No you are pretty bang on the money. There's so much technology with this car, I cannot see it as anything other than horrendously expensive to maintain. I'd be very suprised if it doesn't have very short service cycles again.

I'm really interested to see how reliable this transmission is with so much power and weight underneath it. Another thing nobody says is how much abuse this car can take. Everyone talks about laptimes and 0-60 times, but I'm concerned about how MANY laps it can do without crumbling to dust and requiring new discs/pads/tyres etc...
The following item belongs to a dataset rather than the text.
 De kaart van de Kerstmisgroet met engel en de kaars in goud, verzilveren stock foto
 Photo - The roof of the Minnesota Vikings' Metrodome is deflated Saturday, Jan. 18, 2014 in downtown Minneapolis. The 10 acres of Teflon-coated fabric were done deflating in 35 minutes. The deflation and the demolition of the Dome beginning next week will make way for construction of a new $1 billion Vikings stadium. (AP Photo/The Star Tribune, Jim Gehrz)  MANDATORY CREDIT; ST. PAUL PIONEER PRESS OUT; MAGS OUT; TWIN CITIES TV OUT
So yes, just because you can afford do buy it doesn't mean you can afford to own it.


----------



## doggiehowser (Oct 8, 2007)

50 quid for oil change?

My Evo used to take abt 4.5l of engine oil every oil change. I'd expect the 3.8l job to take ard double that.


----------



## borat52 (Jan 29, 2006)

Durzel said:


> Why would you take the car anywhere other than a main dealer when it has a warranty? If I was going to buy one I'd care more about the warranty given the things that can go wrong, recalls, etc.
> 
> Bear in mind it's a £60k car which doesn't share any parts with the previous editions so it's not like there's already a used car parts market out there. The running costs will be commensurate with the value of the car.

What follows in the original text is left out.